The tomb, which was discovered some 89 years ago, has been damaged as a result of the many visitors it has received, particularly over the past three decades, according to a Monday report in the Australian newspaper The Sunday Times. Instead, visitors will be directed to a soon-to-be-created replica of the tomb in Luxor, while the original will be closed down for preservation purposes.
“There’s no alternative. Closing the tombs is the only way to preserve them,” Dr. Zahi Hawass, Egypt’s antiquities chief, told The Sunday Times. “People’s respiration, the humidity they bring into the tombs, their sweat, the fact that they use flashes when taking pictures–all this damages the tombs.”
“If I don’t build this ‘Valley of the Replicas’, the originals will be destroyed in less than 100 years,” Dr. Hawass added. “That would be a disaster for history.”
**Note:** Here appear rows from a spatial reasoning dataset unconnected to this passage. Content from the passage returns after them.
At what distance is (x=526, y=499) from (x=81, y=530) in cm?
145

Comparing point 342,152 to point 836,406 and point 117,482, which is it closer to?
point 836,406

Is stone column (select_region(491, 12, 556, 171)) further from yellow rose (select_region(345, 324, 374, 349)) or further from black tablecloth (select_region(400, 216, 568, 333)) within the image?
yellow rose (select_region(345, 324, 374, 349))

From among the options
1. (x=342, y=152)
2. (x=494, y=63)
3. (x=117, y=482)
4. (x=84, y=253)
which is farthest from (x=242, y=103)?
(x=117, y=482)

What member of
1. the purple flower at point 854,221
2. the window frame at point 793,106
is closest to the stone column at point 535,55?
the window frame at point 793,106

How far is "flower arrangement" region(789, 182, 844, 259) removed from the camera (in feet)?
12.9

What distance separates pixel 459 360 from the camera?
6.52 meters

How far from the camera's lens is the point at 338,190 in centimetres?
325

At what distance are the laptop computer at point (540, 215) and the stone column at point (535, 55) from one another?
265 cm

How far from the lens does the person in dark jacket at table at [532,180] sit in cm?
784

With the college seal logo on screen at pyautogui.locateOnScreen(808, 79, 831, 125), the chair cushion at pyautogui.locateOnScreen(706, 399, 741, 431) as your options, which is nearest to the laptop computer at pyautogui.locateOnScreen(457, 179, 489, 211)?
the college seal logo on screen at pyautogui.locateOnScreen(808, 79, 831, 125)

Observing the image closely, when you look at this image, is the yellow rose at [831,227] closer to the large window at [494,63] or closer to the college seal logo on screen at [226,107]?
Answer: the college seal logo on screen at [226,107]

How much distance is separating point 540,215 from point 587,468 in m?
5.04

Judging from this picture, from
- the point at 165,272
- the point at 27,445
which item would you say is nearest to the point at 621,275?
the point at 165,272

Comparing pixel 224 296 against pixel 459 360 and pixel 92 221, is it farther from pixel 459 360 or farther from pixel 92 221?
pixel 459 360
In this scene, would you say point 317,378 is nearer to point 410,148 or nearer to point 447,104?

The replica of Tutankhamen’s tomb should be ready within a year’s time, Dr. Hawass said. Currently, the Supreme Council of Antiquities is attempting to raise funds from private donors for the project, which according to The Sunday Times will cost approximately $10 million.
According to Mike Pitts, Editor of British Archaeology, it was only a matter of time before this happened.
“There can be no disputing the problem,” Pitts said in an article written for the Guardian on Monday, noting that once Howard Carter discovered the tomb in 1922, “It was recognized immediately that the sterile environment had been compromised: Carter’s chemist found ‘air-infections’ the day after they broke in. Those were nothing, however, compared with the humidity, fungi and dust wafted through the tomb by a thousand or more visitors a day.”
“Cue staining, crumbling and erosion of the paint. Short of sand-blasting it, you would be hard pushed to devise a more efficient mechanism for destroying the 3,300-year-old art,” he said, adding that the problem was “affects ancient sites around the world”¦ Heritage tourism may be good for economies but, badly managed, it harms the heritage. It’s right that our access should be controlled.”
Pitts added that advances in technology should make the replica of Tutankhamen’s tomb “visually indistinguishable from the original; and you can see it with better lighting and access.”
“Indeed, the replication process is so precise, it brings new insights to the original, helping academics and tour guides alike. No, it’s not the real tomb. But it is a real facsimile, and when you visit you will become part of a cutting-edge research project,” he added.